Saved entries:
• • • •

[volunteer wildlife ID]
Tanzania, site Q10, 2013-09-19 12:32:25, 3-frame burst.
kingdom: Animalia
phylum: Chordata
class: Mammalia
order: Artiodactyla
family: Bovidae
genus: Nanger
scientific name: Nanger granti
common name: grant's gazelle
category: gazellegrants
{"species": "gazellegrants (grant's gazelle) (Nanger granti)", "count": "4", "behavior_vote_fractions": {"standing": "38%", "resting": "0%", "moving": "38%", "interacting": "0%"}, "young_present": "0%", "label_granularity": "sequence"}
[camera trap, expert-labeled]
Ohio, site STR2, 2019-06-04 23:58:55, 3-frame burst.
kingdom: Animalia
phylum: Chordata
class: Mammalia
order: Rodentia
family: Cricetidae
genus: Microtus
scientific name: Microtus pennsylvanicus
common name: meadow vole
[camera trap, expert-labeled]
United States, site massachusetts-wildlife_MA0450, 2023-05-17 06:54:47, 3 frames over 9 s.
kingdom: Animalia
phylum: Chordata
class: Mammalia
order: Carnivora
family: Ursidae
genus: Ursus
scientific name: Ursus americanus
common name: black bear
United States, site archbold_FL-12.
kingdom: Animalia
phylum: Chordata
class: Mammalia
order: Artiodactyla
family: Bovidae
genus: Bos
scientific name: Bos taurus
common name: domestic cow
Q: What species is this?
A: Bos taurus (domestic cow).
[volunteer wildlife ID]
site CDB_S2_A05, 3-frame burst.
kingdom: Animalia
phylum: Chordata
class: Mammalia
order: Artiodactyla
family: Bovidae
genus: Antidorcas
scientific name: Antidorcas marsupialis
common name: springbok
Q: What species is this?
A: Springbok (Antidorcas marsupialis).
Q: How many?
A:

• • • •

» **Work order**:
With the line containing "category: gazellegrants" as the last one, please set down exactly the lines of the records above from their very first line, and nothing more.

» **Problem solution**:
[volunteer wildlife ID]
Tanzania, site Q10, 2013-09-19 12:32:25, 3-frame burst.
kingdom: Animalia
phylum: Chordata
class: Mammalia
order: Artiodactyla
family: Bovidae
genus: Nanger
scientific name: Nanger granti
common name: grant's gazelle
category: gazellegrants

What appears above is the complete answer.